### TEXT ###
Thus had man covered over with the veil of his iniquities and the thick darkness of his ignorance all the sanctities of life, until the church of God revealed to him that Christ is the head of the church, as the husband is the head of the wife, and placed matrimony among the sacraments; because as a sacrament only is it holy to the Lord, and because, as a sacrament, it is typical of that highest and most divine union of Christ with his church—that union which is her strength, her inviolability, her guarantee, and her ever-enduring and indisputable infallibility.[63]
How little did poor fallen humanity dream of the sanctity and dignity of common life until the church turned the full light of revelation on the laws of our being and taught us what those laws prefigured in the Eternal Mind! It is not until St. Paul wrote by inspiration that astonishing chapter to the Ephesians that the laws of being were really less awful in their hidden sanctity. They were never in themselves mean, miserable, and degraded. It is true the state of matrimony only foreshadowed a sacrament; for under the old law there were no sacraments in the specific sense in which we now use
the term in the Catholic Church. It was holy under the old law, and it may be said to have had a sacramental character; and that character was the anticipation of what it was to become when it should be raised into one of the seven sacraments of the church, and the type of Christ as head of the church. But at that time mankind was still in darkness. Humanity could not earlier review the expression of the mystery. Only the Gospel could open their eyes to the full understanding of the sacramental principle which alone makes life holy, and, O sorrowing, suffering hearts! which alone to you can make it endurable.[64]
See how the beneficent thought of God has touched all our common lot! See what flowers blossom amid the thorns, what gems of light sparkle in the dark ways of life, ennobling all, beautifying because sanctifying all, and enabling us, while the heavy burden of sorrow, disappointment, regrets, and even ruined hope, may seem to take all the color out of life, and to send us back to a treadmill existence and a gray, despairing twilight, to realize that nothing can alter the fact that we are holy to the Lord, and that in our daily, hourly lot, as husbands, wives, sons, daughters, masters, and servants, we are carrying on the ceaseless weaving of that web of sacred typical life which has from all eternity been in the mind of God as the law of our natural being, and in one form or another envelops, like the husks of the sweet nut, the gradually-ripening
sanctity of those who, even in this life, are to touch on perfect union with their Creator.
###
In the passage on matrimony as a sacrament, to whom was the chapter that St. Paul wrote by inspiration addressed?
### EXTRACTED MATERIAL ###
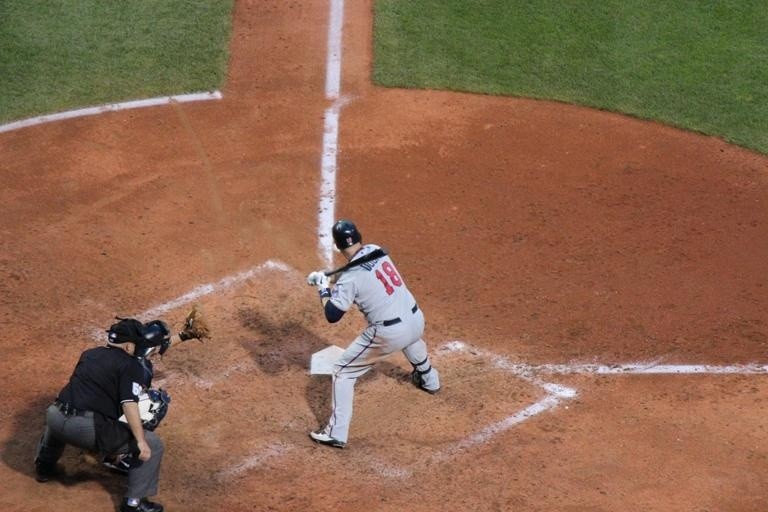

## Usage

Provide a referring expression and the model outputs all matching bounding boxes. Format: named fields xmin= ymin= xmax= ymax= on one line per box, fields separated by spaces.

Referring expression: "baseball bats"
xmin=324 ymin=247 xmax=389 ymax=275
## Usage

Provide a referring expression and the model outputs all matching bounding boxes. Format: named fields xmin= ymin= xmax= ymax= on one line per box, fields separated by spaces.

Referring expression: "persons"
xmin=306 ymin=217 xmax=440 ymax=448
xmin=102 ymin=303 xmax=213 ymax=473
xmin=32 ymin=316 xmax=165 ymax=510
###
*CORRECT ANSWER*
The Ephesians.